Czytelnicy z Ameryki i całego świata po raz pierwszy poznali pana Nancy’ego (Anansiego), pajęczego boga, własnie w innej powieści Neila Gaimana pt. Amerykańscy bogowie. Chłopaki Anansiego to historia o jego dwóch synach, Grubym Charliem i Spiderze.
Gdy ojciec Grubego Charliego raz nadał czemuś nazwę, przyczepiała się na korzystne. Na przykład, kiedy nazwał Grubego Charliego „Grubym Charliem". Nawet teraz, w dwadzieścia lat później, Gruby Charlie nie może uwolnić się od tego przydomku, krępującego prezentu od ojca – który tymczasem pada martwy w trakcie występu karaoke i rujnuje Grubemu Charliemu życie.
Pan Nancy pozostawił Grubemu Charliemu w spadku najróżniejsze rzeczy. A wśród nich wysokiego, przystojnego nieznajomego, który zjawia się pewnego dnia przed drzwiami i twierdzi, że jest jego utraconym bratem. Bratem tak najróżniejszym od Grubego Charliego, jak noc różni się od dnia, bratem, który zamierza pokazać Charliemu, jak się wyluzować i zabawić...
tak jak kiedyś ojciec. I nagle życie Grubego Charliego staje się aż nazbyt interesujące. Bo widzicie, jego ojciec nie był takim zwykłym ojcem, lecz Anansim, bogiem-oszustem. Anansim, buntowniczym duchem, zmieniającym porządek świata, wytwarzającym bogactwa z niczego i płatającym figle diabłu.

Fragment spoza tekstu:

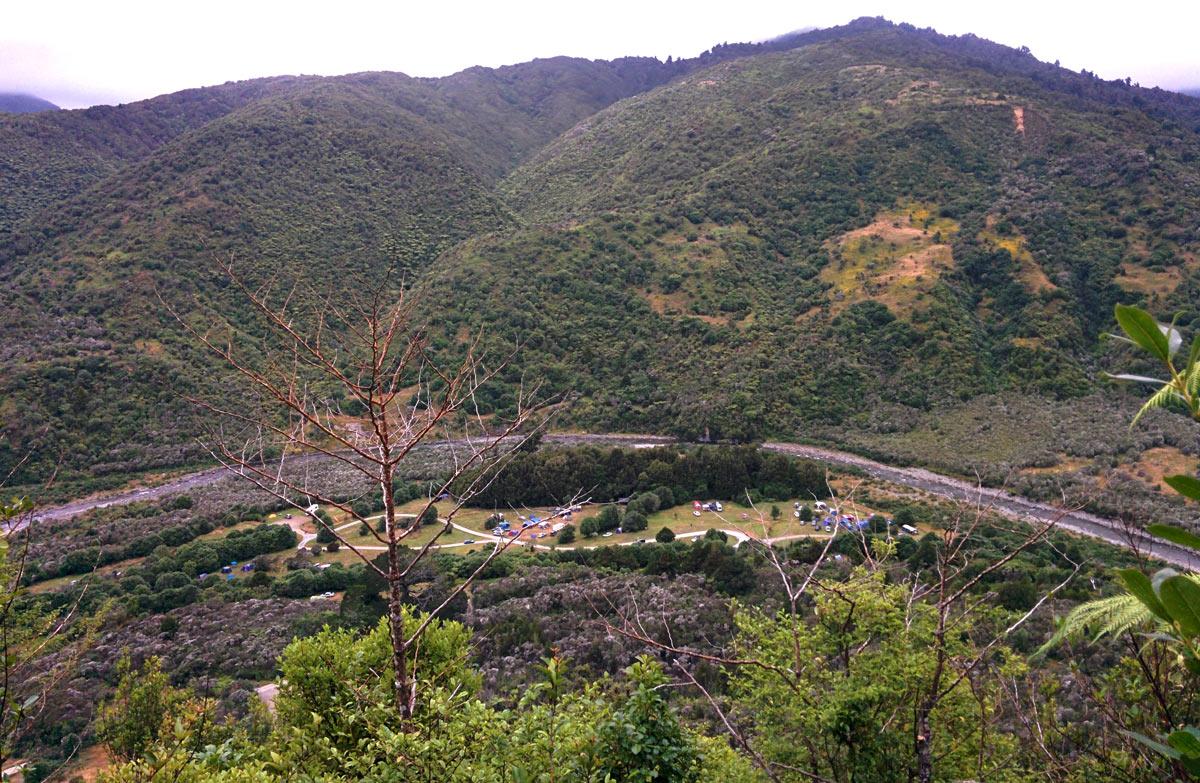Otaki Forks short walks: Tararua Forest Park, Kapiti region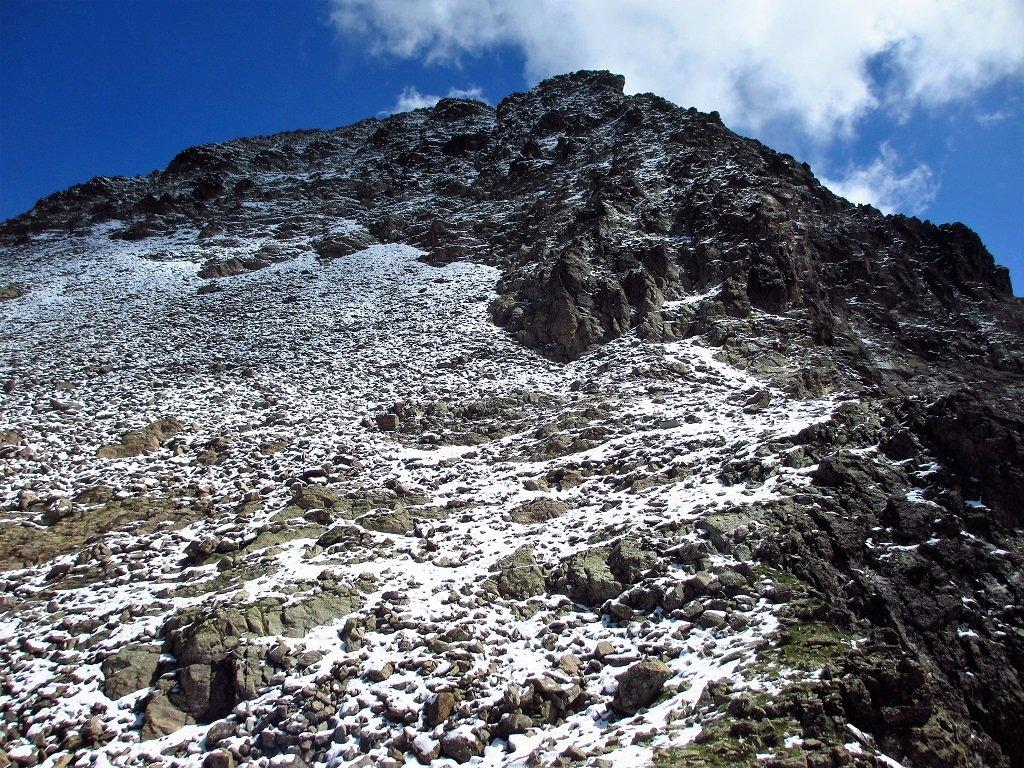 Come si presenta il versante nord il 16-7-2019 del Becco Alto del Piz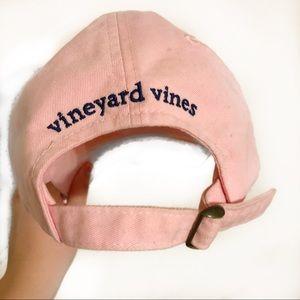 Vineyard Vines Accessories - Vineyard vines baseball hat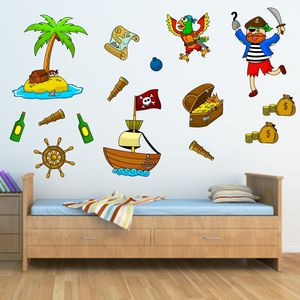 Pirate Wall Stickers Pack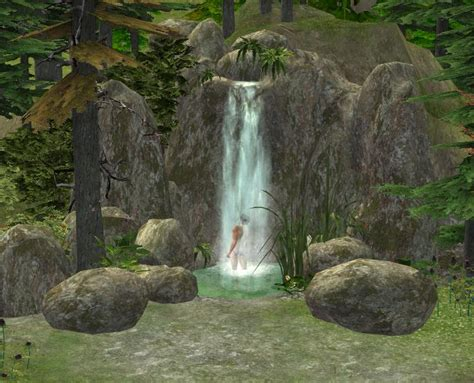mod the sims waterfall shower and tons of rocks d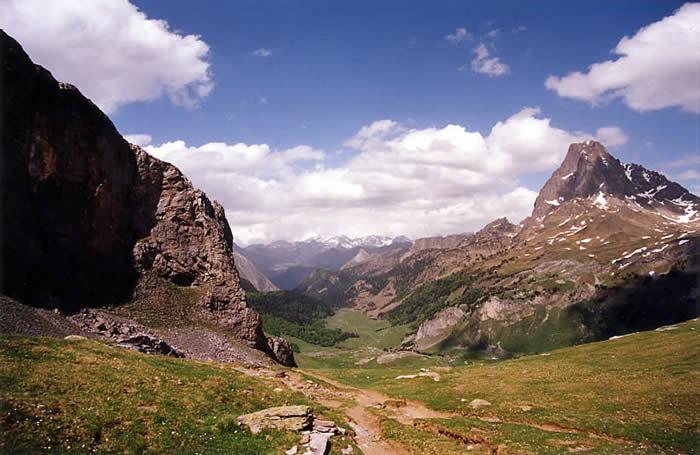 Pic du Midi d'Ossau depuis le col
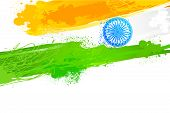 picture of asoka  - easy to edit vector illustration of Grungy Indian Wallpaper with flag colors - JPG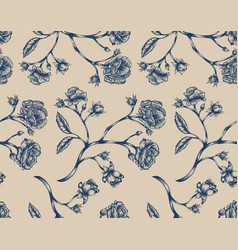 vintage rose seamless pattern vector image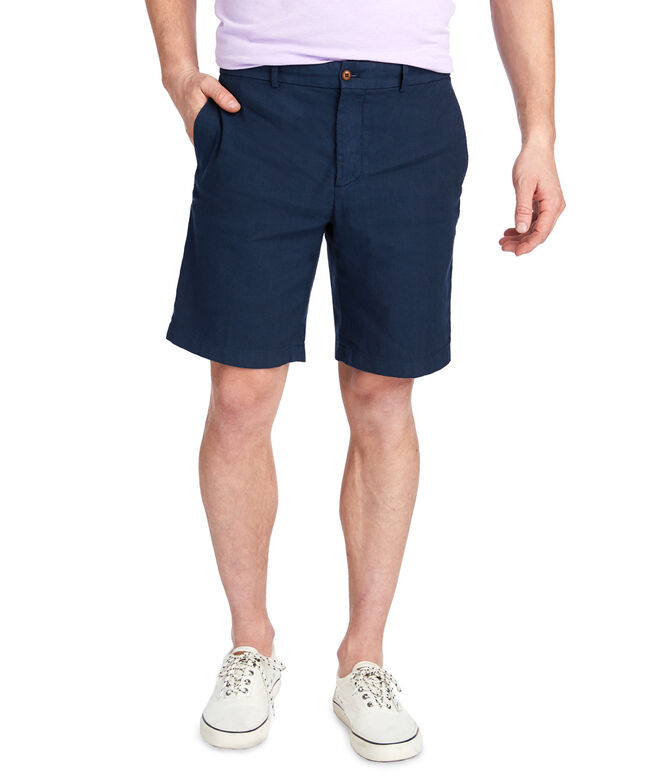 9 Inch Cotton Linen Greenwich Breaker Shorts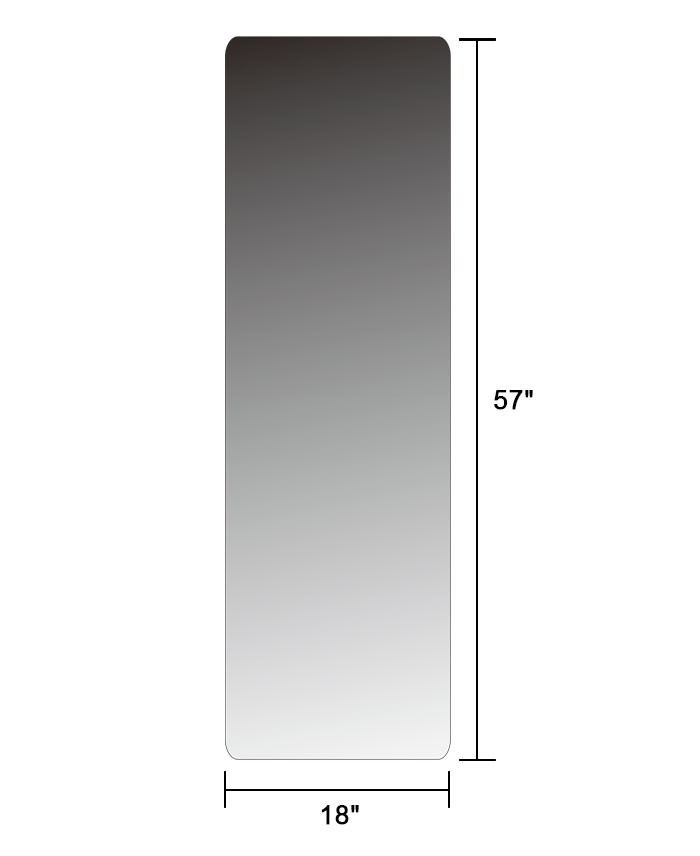 Wall mounted full length wall mirror 18 x57 extra large for Large long wall mirrors
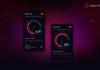 Opera GX : un navigateur pour le gaming avec limiteur de CPU et RAM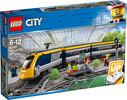 LEGO LEGO 60197 Le train de passagers télécommandé 673419281423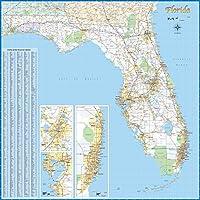 """Florida Laminated Wall Map (48"""" x 48"""")"""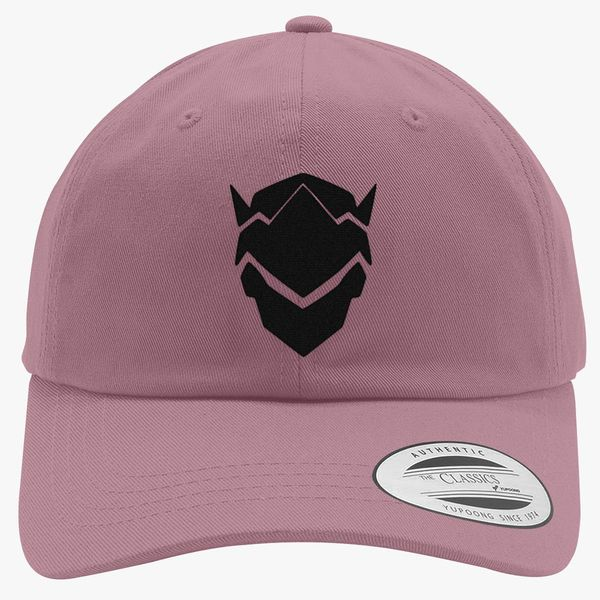 Genji Overwatch Cotton Twill Hat - Embroidery ... 8b982943a923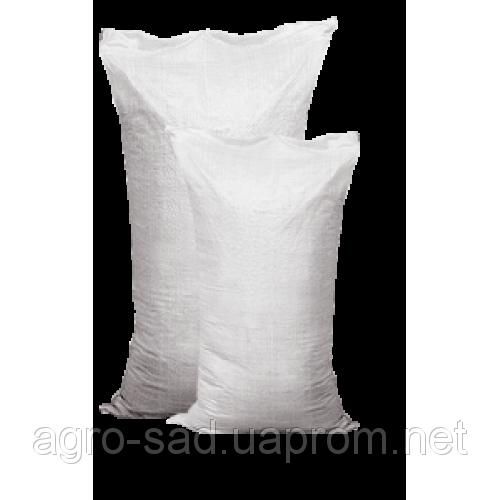 Купить Торф низинный (pH 6.0-7.5 ) 80 л
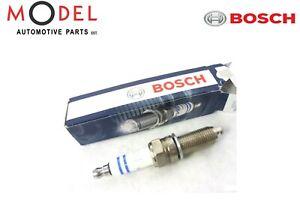 Bosch Spark Plug 6x Set 0242135509 / 0041591803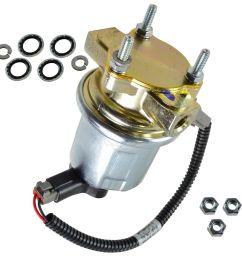 delphi hfp923 fuel lift pump for dodge ram 2500 3500 cummins 5 9l turbo diesel [ 1200 x 1200 Pixel ]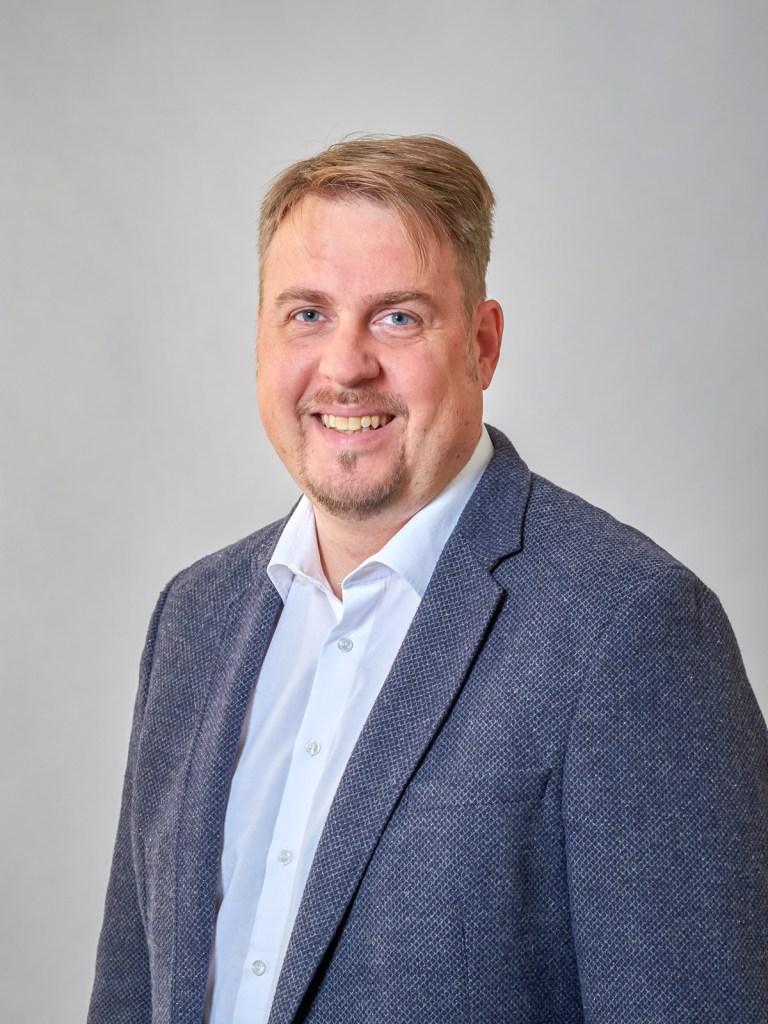 Markus Pawelke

Niektórzy twierdzili, iż potrafił oszukać choćby Śmierć. To zabawna i straszna historia, nie będąca do końca thrillerem i nie do końca horrorem, nie pasująca też do szufladki opowieści o duchach (choć występuje w niej co najmniej jeden duch) ani komedii romantycznej (mimo że pojawia się w niej kilka romansów i bez dwóch zdań jest komedią, no, prócz tych strasznych kawałków).
Jeśli musicie ją jakoś zaklasyfikować, to jako Mag Wydawnictwoiczno-komiczno-rodzinno-obyczajowy-horroro-thrillero-romans-z duchami, choć w ten sposób pominiecie komponenty detektywistyczne i kawałki o jedzeniu.